Apart from the specificity, the sensitivity of a detection system is also important for early infection diagnosis, particularly in bulk samples. The sensitivity of a PCR assay depends on several factors, most importantly on the primer composition, structure and homology to the target molecule. In this study, when the three pairs of primers, NS1/8, NS.Grem3/4 and NS.Grem5/6, were tested on G. abietina DNA in single-step PCR with the same number of cycles, NS.Grem3/4 was found to be ca. 10 times more efficient than the other two pairs. The higher amplification efficiency of NS.Grem3/4 was consistent across all PCR assays (Fig. 4). Thus, careful design and selection of the primers can significantly improve the sensitivity of a PCR assay.

Nested PCR was employed in this study to improve the detection sensitivity of the pathogen in the hosts. The use of universal fungal primers in the first round PCR enriches the fungal rDNA in the plant genomic background, then, in the second round, there is selective amplification of the target pathogen.
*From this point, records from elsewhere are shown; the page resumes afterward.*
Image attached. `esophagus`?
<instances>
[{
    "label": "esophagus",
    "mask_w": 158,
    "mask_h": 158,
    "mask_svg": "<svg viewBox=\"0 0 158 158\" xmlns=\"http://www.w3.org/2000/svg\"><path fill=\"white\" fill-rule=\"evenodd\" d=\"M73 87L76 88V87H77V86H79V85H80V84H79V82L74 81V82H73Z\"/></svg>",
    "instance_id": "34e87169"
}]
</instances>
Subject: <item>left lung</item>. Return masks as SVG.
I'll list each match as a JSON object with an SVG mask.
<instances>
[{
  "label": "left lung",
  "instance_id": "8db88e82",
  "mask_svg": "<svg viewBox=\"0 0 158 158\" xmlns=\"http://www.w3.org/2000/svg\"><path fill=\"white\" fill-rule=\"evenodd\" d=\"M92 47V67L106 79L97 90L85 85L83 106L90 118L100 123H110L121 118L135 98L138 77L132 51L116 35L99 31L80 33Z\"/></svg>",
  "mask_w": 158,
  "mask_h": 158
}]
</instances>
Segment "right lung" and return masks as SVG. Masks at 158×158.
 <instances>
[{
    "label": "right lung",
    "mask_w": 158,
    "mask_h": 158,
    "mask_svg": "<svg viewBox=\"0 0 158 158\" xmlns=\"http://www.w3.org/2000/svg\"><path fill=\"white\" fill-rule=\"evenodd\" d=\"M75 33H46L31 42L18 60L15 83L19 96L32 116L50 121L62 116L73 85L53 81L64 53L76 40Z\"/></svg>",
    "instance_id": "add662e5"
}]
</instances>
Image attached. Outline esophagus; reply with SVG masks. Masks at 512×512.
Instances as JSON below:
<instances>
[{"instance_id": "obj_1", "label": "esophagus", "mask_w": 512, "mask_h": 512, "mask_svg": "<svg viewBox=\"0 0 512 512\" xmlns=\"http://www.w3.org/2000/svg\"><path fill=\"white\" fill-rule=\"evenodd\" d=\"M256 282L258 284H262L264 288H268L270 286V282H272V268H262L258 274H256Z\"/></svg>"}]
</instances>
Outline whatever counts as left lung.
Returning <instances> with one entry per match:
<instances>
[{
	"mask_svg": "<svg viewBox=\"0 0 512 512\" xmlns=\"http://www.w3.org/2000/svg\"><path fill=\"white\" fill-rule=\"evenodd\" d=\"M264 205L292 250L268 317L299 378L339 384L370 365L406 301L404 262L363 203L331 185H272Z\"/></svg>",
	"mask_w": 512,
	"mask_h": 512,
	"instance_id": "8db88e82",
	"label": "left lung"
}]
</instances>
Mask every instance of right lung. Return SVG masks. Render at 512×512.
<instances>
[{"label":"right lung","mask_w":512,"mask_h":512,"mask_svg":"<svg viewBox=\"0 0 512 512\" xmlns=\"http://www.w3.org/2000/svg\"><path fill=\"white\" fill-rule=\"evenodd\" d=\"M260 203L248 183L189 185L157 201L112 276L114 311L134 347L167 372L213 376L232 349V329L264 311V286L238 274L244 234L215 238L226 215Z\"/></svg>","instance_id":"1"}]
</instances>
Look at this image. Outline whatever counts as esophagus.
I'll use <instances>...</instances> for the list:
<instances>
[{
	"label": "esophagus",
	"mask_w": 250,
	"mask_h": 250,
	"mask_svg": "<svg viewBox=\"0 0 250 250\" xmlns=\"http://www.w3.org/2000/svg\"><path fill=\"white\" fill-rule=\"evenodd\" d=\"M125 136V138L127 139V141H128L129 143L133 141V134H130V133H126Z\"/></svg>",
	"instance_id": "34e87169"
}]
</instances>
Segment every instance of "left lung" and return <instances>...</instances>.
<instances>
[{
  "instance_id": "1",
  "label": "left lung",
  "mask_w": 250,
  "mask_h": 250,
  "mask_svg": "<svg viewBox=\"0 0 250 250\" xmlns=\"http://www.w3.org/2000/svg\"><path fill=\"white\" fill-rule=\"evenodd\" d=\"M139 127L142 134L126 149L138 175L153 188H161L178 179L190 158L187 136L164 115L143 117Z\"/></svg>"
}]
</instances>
This approach is particularly attractive when screening for multiple fungal pathogens in minor amount of plant tissue. The nested PCR developed in this study can detect as little as a single fungal genome even in high background levels of pine DNA. The template DNA concentration and composition can influence the efficiency of nested PCR. In the presence of a high proportion of other fungal DNA the detection limit of nested PCR with outer primers being the fungal universal primers NS1/8 was significantly decreased, mainly due to primer competition in the first round PCR. Since the universal primers are compatible with all the fungi in the mixture, the very small proportion of G. abietina present (<0.1%) would have little chance to compete for the primers. The target template was, therefore, not enriched in the first round PCR, which in turn affected the nested PCR sensitivity. This problem can be avoided by employing G. abietina-specific primers in both PCR rounds. The nested PCR based on this approach showed high detection sensitivity for G. abietina even in a high background of other fungal DNA. In real situations, the detection systems would usually be used on either suspected G. abietina infections or asymptomatic tissues. DNA isolated from these materials would mostly comprise the host DNA and DNA from endophytic fungi. G. abietina may or may not be the major component among the endophytic fungi. Thus, the nested PCR system using specific primers in both PCR steps would satisfy both the specificity and sensitivity requirements for diagnostic applications.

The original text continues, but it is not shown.